# Saunton Sands, North Devon



## butterfly child (Sep 10, 2007)

A little bit of heaven 

And to think I've never heard of it 

Anywhere else just as gorgeous, Deb'n urbs?

Was looking at the price of staying at the Saunton Sands Hotel - a bit pricey


----------



## secretsquirrel (Sep 10, 2007)

How funny. We went there on Saturday. Tis an amazing place. Miles and miles and miles of glorious beach…


----------



## King Biscuit Time (Sep 10, 2007)

When I passed my driving test, the first thing I did was drive up to that layby between Saunton and Croyde and park up. Such a lovely place.

Have you been to Putsborough? That's where I always used to go on sunny weekends with my parents. The non-tourist-tastic end of Woolacombe.


----------



## Geri (Sep 10, 2007)

A woman I used to work with was forever banging on about the Saunton Sands Hotel.

She lives in Southmead but she put her address down as Henleaze because she didn't want her kid to go to Southmead school.  (not that this is in anyway relevant to the thread!  )

I haven't been there personally but I do love Woolacombe. Actually the whole North Devon coastline is lovely. Have you ever been to Clovelly? It's really picturesque, although a bit of a killer walk back up the hill:







You should go on a trip on the Balmoral, they do a day trip to Ilfracombe from Clevedon.


----------



## bluestreak (Sep 10, 2007)
═══
▶ [Written tasks]
1. Reproduce the section of the Saunton Sands thread that begins with the words containing "A little bit" and ends with "secretsquirrel (Sep 10, 2007)".
2. In the Saunton Sands thread, which town does the Balmoral day trip to Ilfracombe leave from?

▶ [Extracted data]
═══
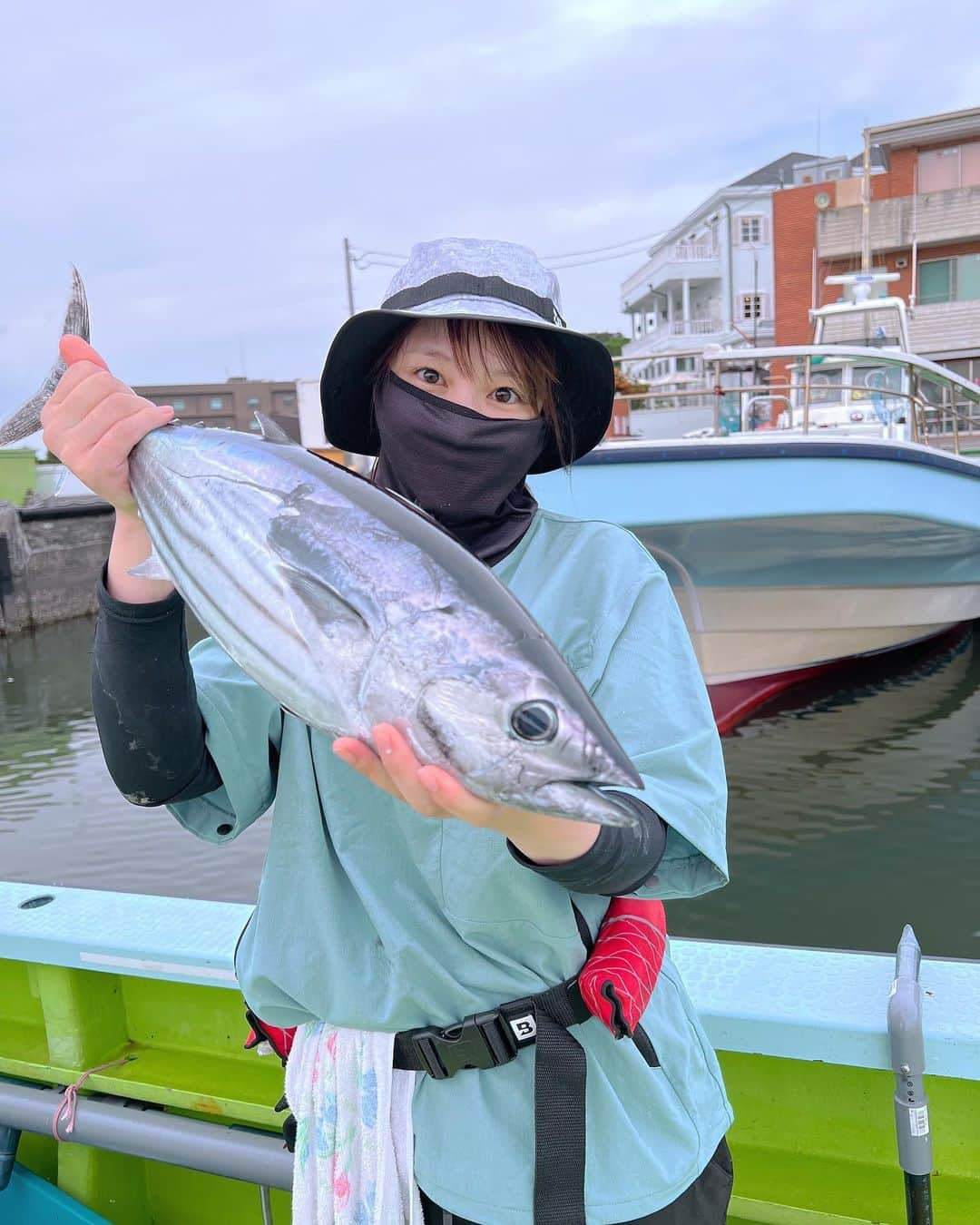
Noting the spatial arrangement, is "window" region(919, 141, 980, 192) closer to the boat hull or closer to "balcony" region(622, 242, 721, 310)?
═══
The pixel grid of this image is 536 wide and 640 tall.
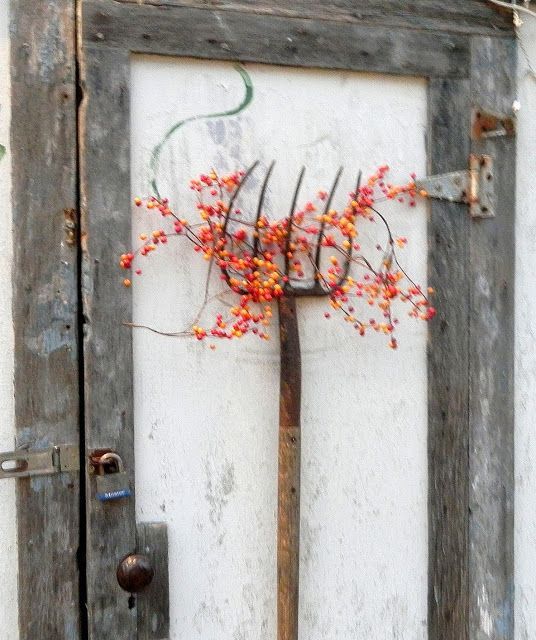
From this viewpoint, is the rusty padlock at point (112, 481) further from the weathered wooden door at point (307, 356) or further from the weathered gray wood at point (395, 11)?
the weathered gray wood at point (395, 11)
═══
▶ [Final answers]
1.
A little bit of heaven 

And to think I've never heard of it 

Anywhere else just as gorgeous, Deb'n urbs?

Was looking at the price of staying at the Saunton Sands Hotel - a bit pricey


----------



## secretsquirrel (Sep 10, 2007)

2. Clevedon.